◆ Quoted passage ◆
Well this is my first blog post of my own, and it seems fitting that I should use this opportunity to talk about new beginnings.

Today we are going to meet to discuss this year’s Ph.D. applicants*.  While the particulars are confidential I would like to take this opportunity to talk about what I thought made a strong application.  This will be the first time being on the other side of that closed door, and I know that while I was going through the Ph.D. application process the internal decisions seemed at best byzantine and at worst as if they were unknowable.  I’m hoping that anyone going through, or better about to go through, this process may find some useful advice.  Keep in mind however that this is a N=1 situation and your mileage may vary.

The Application:

The application can be broken down into five parts, your C.V. your transcript, your GRE, your letters and your research statement. Different people will weight these differently, and honestly there are no set formulae as to what makes a good candidate. Having said that I want to let you know what I was looking for.

C.V. This should be a brief outline of all your academic preparations. Do not put in your work experience scooping ice cream unless that (somehow) relates to your ability to do research. Put in your school, your GPA, your past research experiences along with a brief (seriously, one sentence tops) description of what you did and who you did it with. If you have any publications or grants put them on the first page because those are the coin of the realm in academia and if you have them as an undergrad or a MA student you’re really going to stand out. I personally like to see conference presentations but do not place much weight on them. In short, set the stage. You’re going to tell a story about yourself and your aspirations, the CV serves as the playbill for this story.

Transcripts: These are records of your grades.  I was looking for a 3.0 (out of 4) as sort of a minimum, although if you had a rough start during your first two years and showed a steady improvement I took that into account.  I definitely looked at what classes you may have gotten D’s and C’s in. If they were in biology classes that raised serious doubts, if they were in ballroom dancing I let it slide.  Basically however there’s nothing you can do about your transcript by the time you’re applying, except, possibly, do well in your last semester. Like many things in life, if there’s nothing you can do about it, don’t sweat it and focus your energy on things you can make a change in.

◆ Record excerpts ◆
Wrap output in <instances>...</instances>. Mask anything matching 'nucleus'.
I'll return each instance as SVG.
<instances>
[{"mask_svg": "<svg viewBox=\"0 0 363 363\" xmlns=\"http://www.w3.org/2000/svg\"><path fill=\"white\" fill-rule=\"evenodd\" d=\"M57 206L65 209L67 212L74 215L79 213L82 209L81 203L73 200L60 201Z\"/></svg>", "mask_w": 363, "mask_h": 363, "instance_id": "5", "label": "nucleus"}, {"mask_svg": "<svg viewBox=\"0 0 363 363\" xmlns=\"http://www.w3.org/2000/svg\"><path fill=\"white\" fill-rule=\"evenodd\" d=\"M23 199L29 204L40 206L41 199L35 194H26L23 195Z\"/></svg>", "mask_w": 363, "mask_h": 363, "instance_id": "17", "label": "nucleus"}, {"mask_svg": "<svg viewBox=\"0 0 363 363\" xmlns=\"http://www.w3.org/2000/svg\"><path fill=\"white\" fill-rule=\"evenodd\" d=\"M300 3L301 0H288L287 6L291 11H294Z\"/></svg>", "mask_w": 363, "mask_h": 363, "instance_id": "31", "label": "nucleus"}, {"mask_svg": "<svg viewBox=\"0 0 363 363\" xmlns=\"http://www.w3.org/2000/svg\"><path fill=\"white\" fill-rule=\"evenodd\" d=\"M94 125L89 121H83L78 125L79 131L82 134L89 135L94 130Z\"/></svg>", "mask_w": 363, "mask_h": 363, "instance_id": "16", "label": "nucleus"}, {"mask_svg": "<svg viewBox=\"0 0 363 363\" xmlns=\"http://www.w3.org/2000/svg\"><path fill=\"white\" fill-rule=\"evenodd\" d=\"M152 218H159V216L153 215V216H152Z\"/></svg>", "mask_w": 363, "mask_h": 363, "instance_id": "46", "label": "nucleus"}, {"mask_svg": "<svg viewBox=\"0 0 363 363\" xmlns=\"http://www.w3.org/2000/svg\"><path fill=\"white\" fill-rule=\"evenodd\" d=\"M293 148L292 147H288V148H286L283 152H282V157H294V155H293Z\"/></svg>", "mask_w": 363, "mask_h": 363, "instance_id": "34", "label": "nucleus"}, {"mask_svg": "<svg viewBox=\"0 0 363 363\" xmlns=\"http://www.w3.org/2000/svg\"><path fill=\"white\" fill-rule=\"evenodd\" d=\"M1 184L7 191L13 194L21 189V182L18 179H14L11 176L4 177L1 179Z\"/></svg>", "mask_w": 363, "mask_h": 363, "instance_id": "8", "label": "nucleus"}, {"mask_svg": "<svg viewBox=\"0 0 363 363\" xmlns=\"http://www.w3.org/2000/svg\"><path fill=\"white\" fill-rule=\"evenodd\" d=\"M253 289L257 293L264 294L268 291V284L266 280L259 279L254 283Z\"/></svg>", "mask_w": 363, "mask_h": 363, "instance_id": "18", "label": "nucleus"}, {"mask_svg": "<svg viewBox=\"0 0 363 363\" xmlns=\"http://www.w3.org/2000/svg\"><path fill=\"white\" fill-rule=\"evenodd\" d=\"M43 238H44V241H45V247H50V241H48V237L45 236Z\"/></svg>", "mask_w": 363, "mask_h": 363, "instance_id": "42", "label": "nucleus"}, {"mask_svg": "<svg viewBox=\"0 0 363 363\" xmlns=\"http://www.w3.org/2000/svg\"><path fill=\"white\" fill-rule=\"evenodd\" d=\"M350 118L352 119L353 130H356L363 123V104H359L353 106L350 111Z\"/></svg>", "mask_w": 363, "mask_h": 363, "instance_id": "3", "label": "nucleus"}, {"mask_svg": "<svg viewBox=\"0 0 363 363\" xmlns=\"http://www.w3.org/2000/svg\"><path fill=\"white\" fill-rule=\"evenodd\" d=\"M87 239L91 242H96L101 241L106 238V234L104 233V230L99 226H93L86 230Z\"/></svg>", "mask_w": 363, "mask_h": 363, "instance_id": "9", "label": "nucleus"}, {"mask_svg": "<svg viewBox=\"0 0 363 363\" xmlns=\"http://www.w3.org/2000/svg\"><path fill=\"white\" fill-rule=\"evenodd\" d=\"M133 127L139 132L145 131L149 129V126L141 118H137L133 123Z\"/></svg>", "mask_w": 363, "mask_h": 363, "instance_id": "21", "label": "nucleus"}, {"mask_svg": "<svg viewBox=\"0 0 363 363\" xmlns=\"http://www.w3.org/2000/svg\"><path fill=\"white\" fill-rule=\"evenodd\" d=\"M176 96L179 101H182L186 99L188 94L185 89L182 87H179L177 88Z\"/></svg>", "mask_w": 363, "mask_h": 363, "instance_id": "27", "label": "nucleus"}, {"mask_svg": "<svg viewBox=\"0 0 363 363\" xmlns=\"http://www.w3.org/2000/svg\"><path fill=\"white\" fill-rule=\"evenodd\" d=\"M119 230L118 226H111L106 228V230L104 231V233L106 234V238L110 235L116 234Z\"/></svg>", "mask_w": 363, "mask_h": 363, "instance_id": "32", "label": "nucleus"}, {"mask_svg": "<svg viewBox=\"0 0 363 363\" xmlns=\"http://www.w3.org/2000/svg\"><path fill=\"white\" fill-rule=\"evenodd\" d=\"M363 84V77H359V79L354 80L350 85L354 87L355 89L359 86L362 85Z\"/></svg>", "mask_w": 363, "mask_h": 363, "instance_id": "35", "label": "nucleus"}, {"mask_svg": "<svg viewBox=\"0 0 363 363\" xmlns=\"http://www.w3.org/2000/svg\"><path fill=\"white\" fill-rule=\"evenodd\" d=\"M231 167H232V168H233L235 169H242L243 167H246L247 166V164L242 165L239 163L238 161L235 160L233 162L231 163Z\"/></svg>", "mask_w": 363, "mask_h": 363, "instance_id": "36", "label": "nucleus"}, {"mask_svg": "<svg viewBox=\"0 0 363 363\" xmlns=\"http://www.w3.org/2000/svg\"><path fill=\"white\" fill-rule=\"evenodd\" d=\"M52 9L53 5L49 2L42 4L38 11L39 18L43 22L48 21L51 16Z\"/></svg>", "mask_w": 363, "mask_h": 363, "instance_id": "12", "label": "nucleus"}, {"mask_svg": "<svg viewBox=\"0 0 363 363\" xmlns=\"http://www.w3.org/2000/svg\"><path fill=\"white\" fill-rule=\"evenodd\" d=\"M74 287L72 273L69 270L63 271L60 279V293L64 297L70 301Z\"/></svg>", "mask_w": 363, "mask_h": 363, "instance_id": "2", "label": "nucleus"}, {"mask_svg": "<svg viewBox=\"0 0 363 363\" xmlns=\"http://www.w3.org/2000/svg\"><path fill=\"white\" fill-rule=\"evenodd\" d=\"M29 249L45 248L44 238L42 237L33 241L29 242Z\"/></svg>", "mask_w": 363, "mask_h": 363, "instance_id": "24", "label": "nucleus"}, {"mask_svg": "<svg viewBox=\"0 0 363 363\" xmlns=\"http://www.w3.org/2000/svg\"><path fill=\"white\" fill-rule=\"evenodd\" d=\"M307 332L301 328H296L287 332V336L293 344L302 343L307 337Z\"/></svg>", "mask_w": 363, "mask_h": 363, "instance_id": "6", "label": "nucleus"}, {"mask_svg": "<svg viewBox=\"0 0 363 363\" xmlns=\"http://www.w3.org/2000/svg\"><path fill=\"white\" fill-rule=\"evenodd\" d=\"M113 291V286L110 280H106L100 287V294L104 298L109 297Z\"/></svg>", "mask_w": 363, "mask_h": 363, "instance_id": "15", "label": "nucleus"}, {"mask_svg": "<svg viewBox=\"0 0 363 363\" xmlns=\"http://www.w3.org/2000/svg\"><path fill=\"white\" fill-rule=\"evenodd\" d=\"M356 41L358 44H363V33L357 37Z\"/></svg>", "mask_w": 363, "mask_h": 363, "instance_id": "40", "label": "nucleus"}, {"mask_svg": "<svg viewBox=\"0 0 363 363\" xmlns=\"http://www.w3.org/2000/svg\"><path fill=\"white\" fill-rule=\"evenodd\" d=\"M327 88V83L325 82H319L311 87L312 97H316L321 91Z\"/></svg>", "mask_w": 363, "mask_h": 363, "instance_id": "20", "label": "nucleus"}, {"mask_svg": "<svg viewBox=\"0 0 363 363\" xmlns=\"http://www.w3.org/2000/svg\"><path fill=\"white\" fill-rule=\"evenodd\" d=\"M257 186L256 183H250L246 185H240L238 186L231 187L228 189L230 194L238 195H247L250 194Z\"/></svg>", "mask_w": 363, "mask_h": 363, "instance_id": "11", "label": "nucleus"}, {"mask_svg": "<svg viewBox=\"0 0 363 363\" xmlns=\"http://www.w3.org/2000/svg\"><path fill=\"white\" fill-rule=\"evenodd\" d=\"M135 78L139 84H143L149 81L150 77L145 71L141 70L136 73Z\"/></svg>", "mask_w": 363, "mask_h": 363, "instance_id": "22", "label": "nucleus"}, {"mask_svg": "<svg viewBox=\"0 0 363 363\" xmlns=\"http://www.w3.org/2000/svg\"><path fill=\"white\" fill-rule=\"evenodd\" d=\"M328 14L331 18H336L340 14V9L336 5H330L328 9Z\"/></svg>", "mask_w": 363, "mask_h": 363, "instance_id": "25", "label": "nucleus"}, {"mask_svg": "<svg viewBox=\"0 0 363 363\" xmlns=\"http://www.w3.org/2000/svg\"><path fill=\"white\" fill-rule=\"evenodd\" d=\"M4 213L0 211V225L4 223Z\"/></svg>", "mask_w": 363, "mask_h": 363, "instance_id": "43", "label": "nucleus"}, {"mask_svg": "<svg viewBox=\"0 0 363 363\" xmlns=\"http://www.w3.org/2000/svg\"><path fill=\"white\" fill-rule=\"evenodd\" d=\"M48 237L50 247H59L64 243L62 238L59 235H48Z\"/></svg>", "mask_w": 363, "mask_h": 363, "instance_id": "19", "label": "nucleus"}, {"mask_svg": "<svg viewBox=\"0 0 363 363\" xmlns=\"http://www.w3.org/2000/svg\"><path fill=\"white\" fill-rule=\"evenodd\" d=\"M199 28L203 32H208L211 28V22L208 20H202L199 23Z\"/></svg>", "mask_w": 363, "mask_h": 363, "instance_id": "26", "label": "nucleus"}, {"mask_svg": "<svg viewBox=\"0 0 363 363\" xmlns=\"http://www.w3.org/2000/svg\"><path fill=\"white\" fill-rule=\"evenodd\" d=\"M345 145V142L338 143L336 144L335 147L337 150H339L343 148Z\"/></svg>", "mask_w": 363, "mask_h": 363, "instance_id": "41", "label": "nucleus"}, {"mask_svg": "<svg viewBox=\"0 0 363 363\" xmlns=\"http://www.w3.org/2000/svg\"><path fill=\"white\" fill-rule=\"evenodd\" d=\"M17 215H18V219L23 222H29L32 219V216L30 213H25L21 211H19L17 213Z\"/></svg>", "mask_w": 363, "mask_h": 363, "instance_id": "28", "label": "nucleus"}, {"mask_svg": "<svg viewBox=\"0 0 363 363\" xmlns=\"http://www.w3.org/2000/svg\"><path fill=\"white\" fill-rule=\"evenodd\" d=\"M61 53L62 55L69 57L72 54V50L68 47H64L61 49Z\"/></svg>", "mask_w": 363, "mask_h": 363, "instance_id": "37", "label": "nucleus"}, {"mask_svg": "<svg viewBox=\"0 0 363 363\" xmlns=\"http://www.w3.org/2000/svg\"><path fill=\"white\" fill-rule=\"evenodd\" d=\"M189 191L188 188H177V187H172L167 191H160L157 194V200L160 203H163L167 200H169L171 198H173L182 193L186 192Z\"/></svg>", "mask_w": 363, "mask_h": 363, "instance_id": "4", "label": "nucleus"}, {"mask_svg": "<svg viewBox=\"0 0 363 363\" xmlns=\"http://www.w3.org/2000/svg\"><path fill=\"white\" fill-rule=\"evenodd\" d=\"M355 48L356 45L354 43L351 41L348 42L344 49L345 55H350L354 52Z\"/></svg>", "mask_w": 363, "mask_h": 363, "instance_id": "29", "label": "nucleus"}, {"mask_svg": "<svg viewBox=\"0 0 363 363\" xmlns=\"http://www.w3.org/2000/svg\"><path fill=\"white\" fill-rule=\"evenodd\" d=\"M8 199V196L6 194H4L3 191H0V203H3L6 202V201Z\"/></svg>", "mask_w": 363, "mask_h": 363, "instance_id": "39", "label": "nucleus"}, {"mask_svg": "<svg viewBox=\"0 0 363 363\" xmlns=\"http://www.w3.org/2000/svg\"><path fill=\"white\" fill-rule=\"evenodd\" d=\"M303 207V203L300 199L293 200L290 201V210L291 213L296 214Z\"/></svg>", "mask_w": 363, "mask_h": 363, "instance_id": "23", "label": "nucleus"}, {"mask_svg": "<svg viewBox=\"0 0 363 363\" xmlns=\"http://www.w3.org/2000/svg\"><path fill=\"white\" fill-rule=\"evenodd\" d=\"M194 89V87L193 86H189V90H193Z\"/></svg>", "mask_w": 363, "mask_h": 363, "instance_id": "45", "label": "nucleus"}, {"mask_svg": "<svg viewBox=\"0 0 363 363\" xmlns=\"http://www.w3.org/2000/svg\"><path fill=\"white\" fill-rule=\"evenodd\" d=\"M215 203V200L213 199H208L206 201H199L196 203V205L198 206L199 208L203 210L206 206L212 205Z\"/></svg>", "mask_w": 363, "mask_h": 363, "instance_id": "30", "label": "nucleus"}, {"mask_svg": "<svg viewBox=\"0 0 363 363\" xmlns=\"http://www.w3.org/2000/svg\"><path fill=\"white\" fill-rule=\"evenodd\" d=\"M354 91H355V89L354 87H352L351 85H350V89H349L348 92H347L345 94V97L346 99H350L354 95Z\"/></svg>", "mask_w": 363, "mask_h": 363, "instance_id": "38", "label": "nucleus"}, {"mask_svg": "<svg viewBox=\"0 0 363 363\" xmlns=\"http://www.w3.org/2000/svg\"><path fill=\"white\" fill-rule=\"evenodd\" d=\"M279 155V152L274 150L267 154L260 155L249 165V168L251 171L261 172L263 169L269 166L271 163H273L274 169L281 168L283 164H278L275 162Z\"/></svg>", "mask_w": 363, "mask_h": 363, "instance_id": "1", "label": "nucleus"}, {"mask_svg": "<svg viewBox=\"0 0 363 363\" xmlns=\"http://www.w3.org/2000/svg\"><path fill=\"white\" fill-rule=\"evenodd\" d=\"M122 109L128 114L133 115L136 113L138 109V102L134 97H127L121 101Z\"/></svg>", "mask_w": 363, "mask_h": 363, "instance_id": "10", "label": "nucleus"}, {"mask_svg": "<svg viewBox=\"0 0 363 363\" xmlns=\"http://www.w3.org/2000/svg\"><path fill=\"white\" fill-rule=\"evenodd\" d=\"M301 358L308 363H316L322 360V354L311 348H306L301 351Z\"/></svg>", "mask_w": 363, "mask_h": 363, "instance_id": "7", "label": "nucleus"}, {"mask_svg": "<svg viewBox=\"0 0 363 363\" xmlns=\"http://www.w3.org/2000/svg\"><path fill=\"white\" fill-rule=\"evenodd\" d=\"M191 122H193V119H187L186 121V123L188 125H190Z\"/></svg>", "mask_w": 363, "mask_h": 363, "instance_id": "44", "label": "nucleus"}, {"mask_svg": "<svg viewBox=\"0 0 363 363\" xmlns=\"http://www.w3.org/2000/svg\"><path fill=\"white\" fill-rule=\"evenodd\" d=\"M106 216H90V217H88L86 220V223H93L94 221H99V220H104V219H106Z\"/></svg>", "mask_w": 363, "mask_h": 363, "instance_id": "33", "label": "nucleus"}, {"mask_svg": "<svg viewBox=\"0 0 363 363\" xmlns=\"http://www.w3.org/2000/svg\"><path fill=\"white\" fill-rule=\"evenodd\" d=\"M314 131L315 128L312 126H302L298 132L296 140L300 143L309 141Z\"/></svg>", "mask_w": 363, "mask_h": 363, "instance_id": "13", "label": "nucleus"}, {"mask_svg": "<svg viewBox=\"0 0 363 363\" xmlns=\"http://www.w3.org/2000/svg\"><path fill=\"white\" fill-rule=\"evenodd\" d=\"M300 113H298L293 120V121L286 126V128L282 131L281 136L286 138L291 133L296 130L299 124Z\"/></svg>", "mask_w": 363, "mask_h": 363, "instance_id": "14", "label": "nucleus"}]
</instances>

◆ Work instruction 1 ◆
Return the exact part of the blog post on Ph.D. applications that opens with the words containing "Transcripts: These are" and closes with "a change in.".
◆ Work instruction 2 ◆
In the blog post on Ph.D. applications, what GPA did the writer treat as a rough minimum?
◆ Work instruction 3 ◆
Continue the blog post on Ph.D. applications from where it stops.

◆ Exercise response 1 ◆
Transcripts: These are records of your grades.  I was looking for a 3.0 (out of 4) as sort of a minimum, although if you had a rough start during your first two years and showed a steady improvement I took that into account.  I definitely looked at what classes you may have gotten D’s and C’s in. If they were in biology classes that raised serious doubts, if they were in ballroom dancing I let it slide.  Basically however there’s nothing you can do about your transcript by the time you’re applying, except, possibly, do well in your last semester. Like many things in life, if there’s nothing you can do about it, don’t sweat it and focus your energy on things you can make a change in.

◆ Exercise response 2 ◆
A 3.0 out of 4.

◆ Exercise response 3 ◆
GRE Scores: I look at these as sort of an equalizer. If you did really well at a school I know nothing about, I don’t feel like I can place those grades in the proper context. However everyone takes the GRE and it is a good way to approach some sort of level playing field.  The GRE scores I saw had three parts, Listening, Written Expression and Reading, along with their associated percentiles.  I used this as a way to scan for red flags, particularly in reading.  There is A LOT of reading in grad school and if you had a low score on this, I was concerned.  Overall I was really looking to see GRE scores higher than 50 percentile on all three as my cut off. If they were wildly unbalanced (90th percentile on listening and 25th percentile on reading for example), I was willing to take a look. Most of the candidates I found competitive had upper 70’s to 90th percentiles.

Letters:  Choosing who to write your letter is critically important and something that, sadly, many people do wrong.  Almost all of the letters I had were positive, so at least the applicants were able to pick people who would write them good letters. However with everyone having letters saying that they are wonderful students, the value of such statements are rather deflated.

I was looking for specifics. Having a letter saying “this student too X course of mine and got an A” is not really helpful, because I can get that information from the transcript. You should use your letters as an opportunity to provide information that is not readily available elsewhere. I was looking for letters that tell a narrative, about who you are, what it is like to work with you, and why I think you would be a good addition to our program.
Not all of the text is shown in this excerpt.